## ELENCO ATTIVITÀ:
**a.** Nel brano su Ariedo Braida, su quale canale va in onda il programma Tutti in Ritiro?
**b.** Traduci in inglese questa frase del brano su Ariedo Braida: "Tutto sta nel fatto che la televisione ha portato tanti soldi e ha cambiato completamente le logiche del mercato."

## BRANO DA LEGGERE:
- - - - - - -

Ariedo Braida a ” tutti in ritiro’

A Tutti in Ritiro, programma sportivo dedicato ai ritiri di Lazio, Roma e Napoli in onda ogni sera a partire dalle ore 21 su Canale 21, è intervenuto Ariedo Braida, ds del Barcellona, che è rimasto abbottonatissimo sul mercato blaugrana (“Prenderei 3-4 giocatori in Italia, ma non vi dico né i nomi né le squadre.

Siete bravissimi a farli da soli i nomi”) ma si è lasciato andare a considerazioni molto interessanti a 360° sul calcio italiano e su quello spagnolo. In primis su Pogba, che ormai è vicinissimo ad indossare la maglia del Manchester United. Sul centrocampista francese una piccola rivelazione di mercato Braida l’ha fatta: “E’ chiaro che quando si parla di cifre che superano i 100 milioni un minimo di riflessione va fatta. Tutto sta nel fatto che la televisione ha portato tanti soldi e ha cambiato completamente le logiche del mercato. E’ chiaro che ormai tutti i giocatori sono super-valutati, chi più chi meno, ma tutti sono ormai valutati molto più del loro valore. Pogba lo conosciamo, è un calciatore che ha dimostrato di essere fortissimo, il Barcellona per un periodo era interessato, poi è chiaro che cambiando certe dinamiche a un certo punto non siamo stati più interessati. A certe cifre inizia a diventare difficile star dietro, perché non va considerato solo il prezzo del cartellino ma anche il salario del calciatore, che spalmato nei cinque anni sono diverse decine di milioni”.

- - - - - - -

## DATI FORNITI:
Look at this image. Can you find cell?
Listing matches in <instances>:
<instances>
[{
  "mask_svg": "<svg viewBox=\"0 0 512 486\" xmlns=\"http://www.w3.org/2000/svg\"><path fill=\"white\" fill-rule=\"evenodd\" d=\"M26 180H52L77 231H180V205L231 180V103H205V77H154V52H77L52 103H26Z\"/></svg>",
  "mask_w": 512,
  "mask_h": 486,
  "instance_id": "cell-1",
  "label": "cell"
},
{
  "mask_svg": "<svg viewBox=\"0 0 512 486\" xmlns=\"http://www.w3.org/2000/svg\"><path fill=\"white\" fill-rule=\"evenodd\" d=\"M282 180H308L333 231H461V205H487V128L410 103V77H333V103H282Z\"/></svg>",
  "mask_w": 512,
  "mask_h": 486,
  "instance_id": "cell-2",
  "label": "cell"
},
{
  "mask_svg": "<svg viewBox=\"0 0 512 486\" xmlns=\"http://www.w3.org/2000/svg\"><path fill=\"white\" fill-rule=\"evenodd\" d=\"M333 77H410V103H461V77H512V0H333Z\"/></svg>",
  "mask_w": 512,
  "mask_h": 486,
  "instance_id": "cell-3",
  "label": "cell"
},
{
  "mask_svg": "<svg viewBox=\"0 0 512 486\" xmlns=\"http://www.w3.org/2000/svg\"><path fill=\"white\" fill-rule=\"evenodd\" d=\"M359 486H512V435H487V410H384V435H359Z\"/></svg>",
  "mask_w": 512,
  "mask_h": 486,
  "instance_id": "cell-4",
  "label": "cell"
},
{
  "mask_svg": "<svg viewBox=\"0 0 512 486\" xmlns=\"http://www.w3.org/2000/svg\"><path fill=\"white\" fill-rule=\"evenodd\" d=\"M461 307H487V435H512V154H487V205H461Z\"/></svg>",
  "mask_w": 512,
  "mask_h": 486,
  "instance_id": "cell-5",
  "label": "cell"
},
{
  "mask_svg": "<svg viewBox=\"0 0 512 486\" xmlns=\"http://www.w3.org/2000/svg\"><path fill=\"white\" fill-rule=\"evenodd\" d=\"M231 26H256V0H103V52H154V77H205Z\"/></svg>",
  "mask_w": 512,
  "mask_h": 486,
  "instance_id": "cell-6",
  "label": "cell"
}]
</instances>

- - - - - - -

## ESERCIZI SVOLTI:
**a.** Su Canale 21.

**b.** It all comes down to the fact that television has brought in a lot of money and has completely changed the logic of the market.